25 Mart 2010 Perşembe

''...hediyenle kuzeyin, güneyin, doğunun ve batının, yani sahip olduğum tüm toprakları fethetmiş oldun.. bu güzel bir mağlubiyet''


mavi bahce kapısı fısıldadı.. sırlarımız buradan sahile gelincik tarlası oldu gezin.

seni sordu kırpışan gözlerim. güneşim. sana daha önce böyle seslendim mi? geldin mi? beni özledin mi gümüşüm? günüm. gecem. güzelim? sana daha önce böyle seslendim mi?
ben sana geceyi sormadım ki. ben dolunayı sormadım ki. benim işim günle..

sarap tadı verdi bu dereyolunun hali bu bahar!!

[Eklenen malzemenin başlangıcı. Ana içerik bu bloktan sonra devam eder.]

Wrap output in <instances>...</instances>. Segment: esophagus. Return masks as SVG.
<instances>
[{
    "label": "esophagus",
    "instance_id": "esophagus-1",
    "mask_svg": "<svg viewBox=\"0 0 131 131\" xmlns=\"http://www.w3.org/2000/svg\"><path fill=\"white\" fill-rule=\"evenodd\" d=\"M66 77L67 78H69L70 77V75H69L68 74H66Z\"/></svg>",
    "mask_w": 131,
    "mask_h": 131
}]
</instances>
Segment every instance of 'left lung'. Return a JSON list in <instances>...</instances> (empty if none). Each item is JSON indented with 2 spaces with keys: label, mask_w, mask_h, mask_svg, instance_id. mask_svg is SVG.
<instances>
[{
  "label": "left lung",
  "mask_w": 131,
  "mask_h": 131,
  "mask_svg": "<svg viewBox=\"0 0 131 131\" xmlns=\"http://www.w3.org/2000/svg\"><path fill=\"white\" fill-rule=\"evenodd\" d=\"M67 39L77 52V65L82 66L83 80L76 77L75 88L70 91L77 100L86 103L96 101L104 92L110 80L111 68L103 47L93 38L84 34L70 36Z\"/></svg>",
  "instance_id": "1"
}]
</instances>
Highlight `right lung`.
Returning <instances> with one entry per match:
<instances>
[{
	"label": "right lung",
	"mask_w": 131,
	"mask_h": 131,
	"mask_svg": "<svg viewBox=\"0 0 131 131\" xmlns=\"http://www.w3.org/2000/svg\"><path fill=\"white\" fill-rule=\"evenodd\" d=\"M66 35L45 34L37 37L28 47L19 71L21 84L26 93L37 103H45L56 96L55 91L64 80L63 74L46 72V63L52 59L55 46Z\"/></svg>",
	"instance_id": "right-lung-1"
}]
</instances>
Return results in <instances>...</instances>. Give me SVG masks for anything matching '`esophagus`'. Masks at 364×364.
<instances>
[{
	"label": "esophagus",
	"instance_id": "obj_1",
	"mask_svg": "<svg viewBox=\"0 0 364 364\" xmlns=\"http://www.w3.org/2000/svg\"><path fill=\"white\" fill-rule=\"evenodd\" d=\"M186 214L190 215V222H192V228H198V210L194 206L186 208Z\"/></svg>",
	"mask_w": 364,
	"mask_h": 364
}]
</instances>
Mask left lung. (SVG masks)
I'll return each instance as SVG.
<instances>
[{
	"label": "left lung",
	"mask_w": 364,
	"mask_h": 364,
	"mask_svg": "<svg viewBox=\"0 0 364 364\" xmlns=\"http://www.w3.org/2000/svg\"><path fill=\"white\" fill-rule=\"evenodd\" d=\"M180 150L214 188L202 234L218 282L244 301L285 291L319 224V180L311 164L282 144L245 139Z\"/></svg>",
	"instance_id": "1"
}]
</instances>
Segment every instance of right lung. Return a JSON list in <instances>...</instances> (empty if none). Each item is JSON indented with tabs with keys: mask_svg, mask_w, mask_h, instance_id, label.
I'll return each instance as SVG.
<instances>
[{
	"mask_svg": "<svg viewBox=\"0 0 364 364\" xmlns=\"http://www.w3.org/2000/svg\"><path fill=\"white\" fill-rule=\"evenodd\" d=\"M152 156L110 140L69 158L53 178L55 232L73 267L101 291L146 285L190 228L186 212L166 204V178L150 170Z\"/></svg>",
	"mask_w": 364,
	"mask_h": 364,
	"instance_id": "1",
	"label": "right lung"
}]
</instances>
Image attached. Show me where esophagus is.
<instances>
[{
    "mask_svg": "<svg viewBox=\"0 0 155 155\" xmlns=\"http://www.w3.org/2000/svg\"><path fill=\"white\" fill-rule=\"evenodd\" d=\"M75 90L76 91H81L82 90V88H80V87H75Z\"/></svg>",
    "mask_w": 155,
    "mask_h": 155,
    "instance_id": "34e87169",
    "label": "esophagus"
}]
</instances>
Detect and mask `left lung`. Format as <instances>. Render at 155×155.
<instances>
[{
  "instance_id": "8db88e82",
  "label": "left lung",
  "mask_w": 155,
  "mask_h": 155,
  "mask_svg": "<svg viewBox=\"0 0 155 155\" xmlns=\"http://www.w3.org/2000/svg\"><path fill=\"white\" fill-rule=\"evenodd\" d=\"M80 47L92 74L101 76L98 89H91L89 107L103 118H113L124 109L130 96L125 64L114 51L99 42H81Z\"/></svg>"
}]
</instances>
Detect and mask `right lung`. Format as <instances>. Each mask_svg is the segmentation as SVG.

tamam dedim, sakinleş. bizbize kalacağız yine. sensin kalbimin tek sahibi..
ayrıca neden fısıldıyorsun?
yalnız değil miyiz?

affet..

bu gun atolyeye gıtmıyorum cumartesıye kadar tatıl verdım kendıme..
ayfer geldı bu sabah.. omlet yaptım ona.. yenı boyalı yesıl makara masamın uzerınde kahvaltı ettık..gunes altı uzanıp cay ıcıp affetmek uzerıne konustuk sonra.. kin tutmamak, unutmak, adım atmak, yol vermek.. aslında nasıl da bencılce.. kendı guzel ruyaların, huzurlu uykuların ıcın.. ben yaptım demek ıcın..
ben yaptım oldu..
senin mutsuzlugun benım ıcıme dogar sevgılım..
varlıgın da yoklugun da hıssedılır bu ıcımde..
en gerıde ve en yesıl karede..
en sevdıgım buyulu an..

22 Mart 2010 Pazartesi

sarhoş değilim..

beklenildiği üzere çok lezzetli bir nevruz oldu..
2. geleneksel bahar ekinoksu buluşması.. yine eklisia tepesinde birikti dostlar ve bebeler saat 2 itibariyle.. uzuun aksap masamız üzerinde humus, patates salata, peynirli börek, çikolatalı kek, cherry domates vardı.. 3 adamdan bırının elınde kamera foto makinası.. sıcacıktı hava da.. uzun uzun oturduk, konustuk, dolandık.. içtik.. ben 3. kadeh rakıyı içerken bir durdum..
atesi yaktıgımızda 7ye gelıyordu saat.. atladım atesın uzerinden ama dilek dilemeyi unutmusum.. gerek te yokmus zaten.. hersey oyle ayarında kı..
sonra oturdum atesın basına 8 de incir dallarına sucukları saplayıp insanları doyurdum.. ve 1 e kadar da kalkmadım.. en son 4 kısı mıydık?

gece.
bisikletle bir tepeyi çıkıyordum.
yalnızdım..
mavi lady elbisemle..
uyandıgımda ışıldıyordu köy yine..
gün de ateş gece de.

15 Mart 2010 Pazartesi

istanbul'da bir denizcilik şirketine yaptığım duvar panosu


sıcak bir cuma günüydü
atölyeden çıkıp gümüşlük yalıya indim.
kimseyi aramadım.
bir bira alıp sahilde oturacaktım..

14 Mart 2010 Pazar


dün mavi kapıdan çıkarken ben de içimde sana döndüm..
başım döndü..
fırtına dinecek.
gezin in içine başka bir rüzgar düşecek..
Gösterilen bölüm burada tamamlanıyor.